All About Love
Ann Hui
The story: When former lovebirds Macy (Sandra Ng) and Anita (Vivian Chow) meet again after many years, both are pregnant. As they sort out their feelings for each other, they also have to decide whether they want to keep their babies.
It has been more than 10 years since the doe-eyed Vivian Chow left show business and her fans will be relieved that she still looks gorgeous. But some things have changed, and for the better.
In her heyday, she was the unofficial leader of a brigade of yunu – beauties who built careers around a sweet and pristine image.
For those who always found the entire shebang too manufactured and cloying, it will be a welcome surprise to see her cutting loose as Anita. She smokes, hooks up with a much younger man Mike (a doggedly earnest William Chan) and passionately smooches her co-star, Sandra Ng.
The two make for a believable couple and the ever-reliable Ng even makes the commitment-phobic lawyer Macy likeably flawed.
Macy reluctantly takes up a case defending ad man Robert (Eddie Cheung) from charges of spousal abuse and ends up coaching him on the art of making love.

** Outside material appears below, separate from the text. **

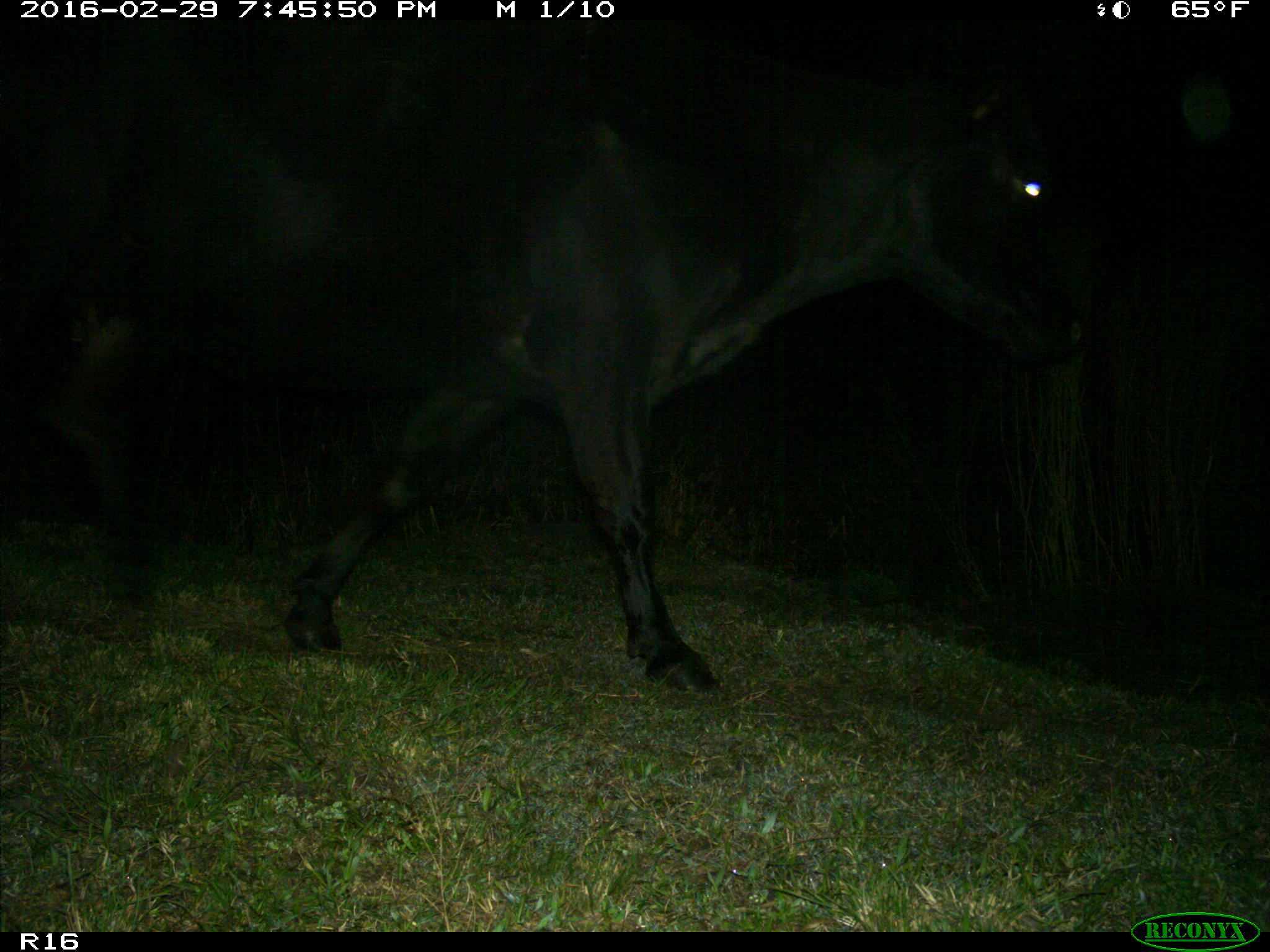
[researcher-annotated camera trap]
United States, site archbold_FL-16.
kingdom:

The film also gamely takes on gender politics and discrimination. Over drinks with a group of lesbians, Macy becomes the target of criticism when the rest find out that she is bisexual and Macy spells out the irony of a minority group turning against someone who is different.
Meanwhile, Anita has to fight discrimination for being unmarried and pregnant at the bank where she works.
Like The Kids Are All Right, the film’s liberal leanings are never in doubt, though the point is never jammed down your throat. If anything, the message here is more live and let live.
Director Ann Hui, better known for her serious-minded arthouse dramas, handles the proceedings with a light touch.
While the feel-good ending is utterly improbable, it is also sweetly optimistic in suggesting that love, after all, is all you need.